Presidente disse que vetos visam evitar “judicialização” da lei. Ministro Paulo Guedes afirmou que objetivo dos vetos é ‘evitar imperfeições jurídicas que acabem atrapalhando’. O presidente Jair Bolsonaro anunciou nesta segunda-feira (3) a sanção com vetos de lei que prevê ajuda ao setor de eventos durante a pandemia de Covid.
Bolsonaro disse que os vetos visam evitar “judicialização” da lei. O ministro da Economia, Paulo Guedes, afirmou que os trechos vetados evitam “imperfeições jurídicas” podem atrapalhar.
A lei aprovada pelo Congresso Nacional estabelece ações emergenciais para o setor de eventos, com o objetivo de reduzir as perdas causadas pela pandemia da Covid-19 por meio da criação do Programa Emergencial de Retomada do Setor de Eventos (Perse).
“Aproveitar o máximo possível do projeto para atender as categorias, mas alguns vetos se farão necessários para evitar até uma judicialização, o que nós não queremos.
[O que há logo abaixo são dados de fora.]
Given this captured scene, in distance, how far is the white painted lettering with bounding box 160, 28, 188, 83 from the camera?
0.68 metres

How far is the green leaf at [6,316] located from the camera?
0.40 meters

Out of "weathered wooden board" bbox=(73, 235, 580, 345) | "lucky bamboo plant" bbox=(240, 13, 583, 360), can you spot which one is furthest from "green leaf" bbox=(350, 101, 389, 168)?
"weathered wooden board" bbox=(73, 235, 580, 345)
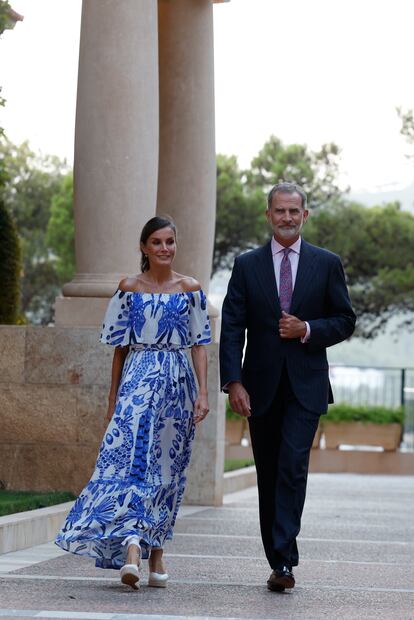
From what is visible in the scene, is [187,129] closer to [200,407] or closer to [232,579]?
[200,407]

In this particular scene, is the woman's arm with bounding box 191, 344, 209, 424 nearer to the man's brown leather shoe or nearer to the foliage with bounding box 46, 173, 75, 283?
the man's brown leather shoe

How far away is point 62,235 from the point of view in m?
51.0

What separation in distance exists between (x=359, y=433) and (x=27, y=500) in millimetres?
19512

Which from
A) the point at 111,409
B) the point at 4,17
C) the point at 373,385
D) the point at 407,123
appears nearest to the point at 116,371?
the point at 111,409

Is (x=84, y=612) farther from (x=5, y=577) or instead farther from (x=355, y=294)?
(x=355, y=294)

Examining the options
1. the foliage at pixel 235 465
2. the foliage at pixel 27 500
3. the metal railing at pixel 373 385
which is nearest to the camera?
the foliage at pixel 27 500

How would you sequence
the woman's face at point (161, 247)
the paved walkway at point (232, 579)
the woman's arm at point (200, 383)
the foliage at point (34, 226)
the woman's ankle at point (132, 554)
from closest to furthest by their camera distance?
1. the paved walkway at point (232, 579)
2. the woman's ankle at point (132, 554)
3. the woman's arm at point (200, 383)
4. the woman's face at point (161, 247)
5. the foliage at point (34, 226)

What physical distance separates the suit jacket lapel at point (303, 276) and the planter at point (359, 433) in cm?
2228

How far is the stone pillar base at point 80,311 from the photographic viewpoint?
14.0 metres

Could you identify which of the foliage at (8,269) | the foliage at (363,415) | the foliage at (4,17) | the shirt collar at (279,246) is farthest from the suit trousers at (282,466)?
the foliage at (363,415)

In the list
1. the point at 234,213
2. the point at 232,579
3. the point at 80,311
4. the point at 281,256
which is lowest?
the point at 232,579

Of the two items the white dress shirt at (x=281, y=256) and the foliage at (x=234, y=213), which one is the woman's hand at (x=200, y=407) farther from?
the foliage at (x=234, y=213)

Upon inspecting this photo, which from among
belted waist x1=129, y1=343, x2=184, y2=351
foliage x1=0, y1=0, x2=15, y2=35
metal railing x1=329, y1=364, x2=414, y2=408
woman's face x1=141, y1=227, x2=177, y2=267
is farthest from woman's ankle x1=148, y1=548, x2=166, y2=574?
metal railing x1=329, y1=364, x2=414, y2=408

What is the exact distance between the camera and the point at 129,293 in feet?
28.7
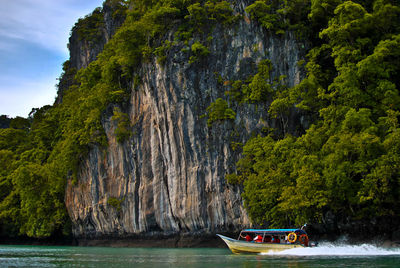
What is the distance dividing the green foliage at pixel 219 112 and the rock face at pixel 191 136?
17.5 inches

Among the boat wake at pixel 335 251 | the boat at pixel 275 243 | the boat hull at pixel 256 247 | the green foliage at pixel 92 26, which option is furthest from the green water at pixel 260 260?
the green foliage at pixel 92 26

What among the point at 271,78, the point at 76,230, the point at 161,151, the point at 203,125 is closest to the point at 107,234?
the point at 76,230

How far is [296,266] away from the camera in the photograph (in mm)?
15641

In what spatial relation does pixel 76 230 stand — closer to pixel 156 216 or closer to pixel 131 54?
pixel 156 216

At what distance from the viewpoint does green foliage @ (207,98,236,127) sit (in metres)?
32.4

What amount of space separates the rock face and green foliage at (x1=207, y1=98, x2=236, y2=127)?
445 mm

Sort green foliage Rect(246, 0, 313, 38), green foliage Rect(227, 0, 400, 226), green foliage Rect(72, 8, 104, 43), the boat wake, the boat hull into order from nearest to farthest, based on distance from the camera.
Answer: the boat wake, the boat hull, green foliage Rect(227, 0, 400, 226), green foliage Rect(246, 0, 313, 38), green foliage Rect(72, 8, 104, 43)

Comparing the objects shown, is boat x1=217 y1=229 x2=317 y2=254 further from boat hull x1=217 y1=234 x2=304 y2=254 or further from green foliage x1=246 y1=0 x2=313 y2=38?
green foliage x1=246 y1=0 x2=313 y2=38

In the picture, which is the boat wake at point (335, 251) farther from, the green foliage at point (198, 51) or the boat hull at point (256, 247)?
the green foliage at point (198, 51)

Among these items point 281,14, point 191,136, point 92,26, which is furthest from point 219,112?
point 92,26

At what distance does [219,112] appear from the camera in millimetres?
32500

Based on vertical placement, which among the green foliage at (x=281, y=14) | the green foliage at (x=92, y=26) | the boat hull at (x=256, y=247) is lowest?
the boat hull at (x=256, y=247)

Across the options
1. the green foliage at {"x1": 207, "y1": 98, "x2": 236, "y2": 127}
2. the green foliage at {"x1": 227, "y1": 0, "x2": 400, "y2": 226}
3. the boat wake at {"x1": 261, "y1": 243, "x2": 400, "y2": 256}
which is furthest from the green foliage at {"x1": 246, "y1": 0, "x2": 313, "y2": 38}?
the boat wake at {"x1": 261, "y1": 243, "x2": 400, "y2": 256}

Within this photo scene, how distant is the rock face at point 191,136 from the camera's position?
32.2 meters
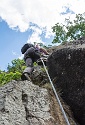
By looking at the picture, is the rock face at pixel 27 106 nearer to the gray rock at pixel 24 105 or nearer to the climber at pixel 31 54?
the gray rock at pixel 24 105

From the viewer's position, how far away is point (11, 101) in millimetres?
7109

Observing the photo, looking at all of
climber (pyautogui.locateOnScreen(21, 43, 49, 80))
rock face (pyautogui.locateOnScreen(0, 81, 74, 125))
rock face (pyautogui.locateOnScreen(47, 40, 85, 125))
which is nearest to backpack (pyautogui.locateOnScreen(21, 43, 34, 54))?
climber (pyautogui.locateOnScreen(21, 43, 49, 80))

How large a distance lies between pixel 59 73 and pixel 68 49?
88cm

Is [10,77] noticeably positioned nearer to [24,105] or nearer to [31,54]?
[31,54]

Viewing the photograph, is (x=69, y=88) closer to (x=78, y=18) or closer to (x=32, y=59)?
(x=32, y=59)

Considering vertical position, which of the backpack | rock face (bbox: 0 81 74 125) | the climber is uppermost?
Result: the backpack

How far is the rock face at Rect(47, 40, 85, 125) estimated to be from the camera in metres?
7.94

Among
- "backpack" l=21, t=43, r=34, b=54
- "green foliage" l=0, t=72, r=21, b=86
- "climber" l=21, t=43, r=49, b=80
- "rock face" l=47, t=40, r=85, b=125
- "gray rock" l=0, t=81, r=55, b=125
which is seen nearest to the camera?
"gray rock" l=0, t=81, r=55, b=125

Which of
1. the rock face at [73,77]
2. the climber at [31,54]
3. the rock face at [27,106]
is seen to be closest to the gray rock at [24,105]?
the rock face at [27,106]

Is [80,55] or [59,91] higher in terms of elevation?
[80,55]

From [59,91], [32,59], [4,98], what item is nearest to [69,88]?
[59,91]

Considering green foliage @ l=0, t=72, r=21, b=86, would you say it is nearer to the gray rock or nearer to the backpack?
the backpack

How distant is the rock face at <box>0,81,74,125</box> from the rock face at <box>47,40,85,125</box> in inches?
23.6

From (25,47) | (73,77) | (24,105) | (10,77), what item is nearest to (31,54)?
(25,47)
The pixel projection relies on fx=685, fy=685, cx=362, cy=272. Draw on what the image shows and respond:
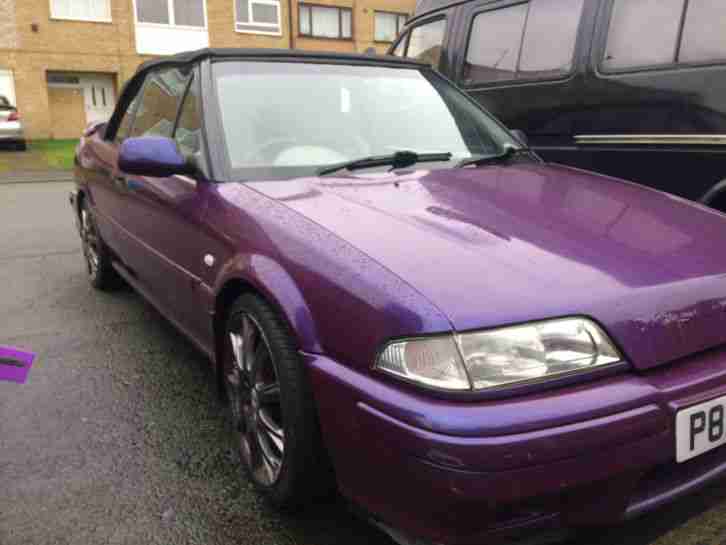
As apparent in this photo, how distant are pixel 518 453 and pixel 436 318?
0.35m

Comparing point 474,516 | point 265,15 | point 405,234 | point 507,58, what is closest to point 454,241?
point 405,234

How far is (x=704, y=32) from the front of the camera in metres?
3.53

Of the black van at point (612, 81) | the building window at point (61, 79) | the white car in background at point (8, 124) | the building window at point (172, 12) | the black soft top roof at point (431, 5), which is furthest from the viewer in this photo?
the building window at point (172, 12)

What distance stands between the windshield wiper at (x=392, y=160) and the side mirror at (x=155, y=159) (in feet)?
1.77

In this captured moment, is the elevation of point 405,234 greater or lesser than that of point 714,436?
greater

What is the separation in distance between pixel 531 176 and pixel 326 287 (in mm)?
1260

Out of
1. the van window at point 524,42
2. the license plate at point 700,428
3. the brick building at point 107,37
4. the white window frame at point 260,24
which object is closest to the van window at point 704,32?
the van window at point 524,42

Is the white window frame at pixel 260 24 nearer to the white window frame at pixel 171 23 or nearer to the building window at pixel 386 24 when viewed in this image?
the white window frame at pixel 171 23

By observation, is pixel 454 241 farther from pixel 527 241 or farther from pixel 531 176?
pixel 531 176

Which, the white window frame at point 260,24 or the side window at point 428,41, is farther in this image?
the white window frame at point 260,24

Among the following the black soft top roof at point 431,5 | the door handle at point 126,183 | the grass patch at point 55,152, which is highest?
the black soft top roof at point 431,5

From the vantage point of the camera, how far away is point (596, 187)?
8.63 feet

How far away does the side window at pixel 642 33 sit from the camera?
12.3 feet

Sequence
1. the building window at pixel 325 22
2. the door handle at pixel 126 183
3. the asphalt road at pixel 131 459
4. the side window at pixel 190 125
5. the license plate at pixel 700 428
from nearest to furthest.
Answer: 1. the license plate at pixel 700 428
2. the asphalt road at pixel 131 459
3. the side window at pixel 190 125
4. the door handle at pixel 126 183
5. the building window at pixel 325 22
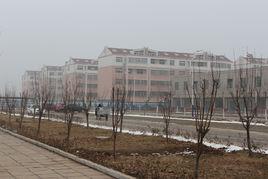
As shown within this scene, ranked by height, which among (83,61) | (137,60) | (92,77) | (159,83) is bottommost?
(159,83)

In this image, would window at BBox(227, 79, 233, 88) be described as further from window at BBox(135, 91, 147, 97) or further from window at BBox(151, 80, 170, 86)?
window at BBox(151, 80, 170, 86)

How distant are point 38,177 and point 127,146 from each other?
20.5 ft

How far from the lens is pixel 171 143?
55.3 feet

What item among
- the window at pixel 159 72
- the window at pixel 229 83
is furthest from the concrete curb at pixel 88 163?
the window at pixel 159 72

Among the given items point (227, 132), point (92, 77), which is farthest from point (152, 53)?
point (227, 132)

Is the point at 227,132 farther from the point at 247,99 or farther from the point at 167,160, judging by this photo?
the point at 167,160

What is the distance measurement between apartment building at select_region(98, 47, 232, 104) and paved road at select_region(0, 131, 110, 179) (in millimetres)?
87493

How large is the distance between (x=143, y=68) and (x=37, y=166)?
321 feet

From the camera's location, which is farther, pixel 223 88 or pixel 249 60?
pixel 223 88

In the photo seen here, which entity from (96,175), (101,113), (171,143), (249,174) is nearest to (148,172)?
(96,175)

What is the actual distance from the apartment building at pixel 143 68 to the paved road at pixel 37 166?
3445 inches

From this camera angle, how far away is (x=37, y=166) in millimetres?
11367

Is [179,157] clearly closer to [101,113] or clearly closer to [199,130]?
[199,130]

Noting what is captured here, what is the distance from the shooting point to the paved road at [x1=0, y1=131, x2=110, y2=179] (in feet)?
33.1
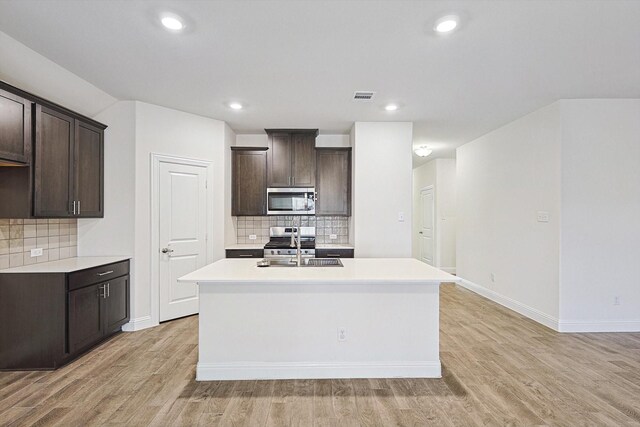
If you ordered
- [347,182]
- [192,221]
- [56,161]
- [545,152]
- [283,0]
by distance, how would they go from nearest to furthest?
[283,0] → [56,161] → [545,152] → [192,221] → [347,182]

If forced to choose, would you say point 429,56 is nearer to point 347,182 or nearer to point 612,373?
point 347,182

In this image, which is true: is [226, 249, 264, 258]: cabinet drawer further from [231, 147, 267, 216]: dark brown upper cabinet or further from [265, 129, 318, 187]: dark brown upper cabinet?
[265, 129, 318, 187]: dark brown upper cabinet

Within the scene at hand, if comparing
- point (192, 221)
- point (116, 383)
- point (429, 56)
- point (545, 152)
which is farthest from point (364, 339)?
point (545, 152)

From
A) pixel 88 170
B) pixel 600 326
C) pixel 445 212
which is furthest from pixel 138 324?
pixel 445 212

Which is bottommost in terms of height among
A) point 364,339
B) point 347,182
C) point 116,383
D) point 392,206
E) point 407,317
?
point 116,383

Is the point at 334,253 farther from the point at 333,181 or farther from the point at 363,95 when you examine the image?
the point at 363,95

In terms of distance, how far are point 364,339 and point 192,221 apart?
2.84 m

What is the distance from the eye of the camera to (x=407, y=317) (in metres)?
2.72

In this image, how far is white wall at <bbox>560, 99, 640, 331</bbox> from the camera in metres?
3.77

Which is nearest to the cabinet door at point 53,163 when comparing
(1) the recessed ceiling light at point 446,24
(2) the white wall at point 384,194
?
(2) the white wall at point 384,194

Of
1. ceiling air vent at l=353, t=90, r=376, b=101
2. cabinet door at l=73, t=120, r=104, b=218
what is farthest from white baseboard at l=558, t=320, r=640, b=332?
cabinet door at l=73, t=120, r=104, b=218

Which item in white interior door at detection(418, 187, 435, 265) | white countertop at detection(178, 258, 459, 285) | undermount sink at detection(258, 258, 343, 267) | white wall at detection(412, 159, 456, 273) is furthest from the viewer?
white interior door at detection(418, 187, 435, 265)

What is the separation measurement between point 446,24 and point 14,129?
141 inches

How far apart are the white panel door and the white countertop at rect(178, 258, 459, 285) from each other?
4.75ft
Queremos a solução”, disse Bolsonaro em pronunciamento à imprensa no Palácio do Planalto.
A lei prevê possibilidade de renegociação de dívidas, tributárias ou não, com descontos de até 70% e prazo de até 145 meses para quitação.
Além disso, a proposta reduzia a 0%, pelo prazo de 60 meses, as alíquotas de PIS-Pasep e Cofins incidentes sobre as receitas decorrentes das atividades de eventos e da Contribuição Social sobre o Lucro Líquido (CSLL) sobre o resultado das empresas.
Mas esse trecho teve de ser vetada, segundo Carlos da Costa, secretário espescial de Produtividade, Emprego e Competitividade do Ministério da Economia.
De acordo com o secretário, não existia “uma estimativa que coubesse dentro das compensações tributárias que precisariam ser feitas” com a redução dos impostos.
“O volume de compensações tributárias que deveria ser feito caso tudo fosse sancionado teria um aumento de imposto sobre outros setores, que é algo que o presidente sempre falou que é contra”, afirmou Carlos da Costa.
Outro veto, disse o secretário, diz respeito ao item da lei que tratava de empréstimos do Fundo Garantidor de Investimentos (FGI). Segundo Carlos da Costa, a medida contrariava “alguns dispositivos legais”.
“Mas nós vamos em frente com a solução trazida pelo Congresso. Já temos outra solução que estamos finalizando. Caso essa solução trazida pelo Congresso nao funcione adequadamente, nós imediatamente entraremos com uma medida provisória para levar o credito para esses setores”, prometeu.
Os benefícios criados pela lei valem para:
empresas que realizam congressos, feiras, eventos esportivos, sociais, promocionais ou culturais, feiras de negócios, shows, festas, festivais, simpósios ou espetáculos em geral, casas de eventos,
casas noturnas, casas de espetáculos;
firmas da área de hotelaria em geral;
administradores de salas de cinema;
prestadores de serviços turísticos.
Será prorrogada até o dia 31 de dezembro de 2021, apenas para estes setores, a lei que dispensa reembolso por cancelamento de eventos durante a pandemia da Covid-19.
Em março deste ano, o governo já havia editado uma medida provisória que prorroga o prazo de reembolso de shows, festivais e reservas turísticas até dezembro de 2022.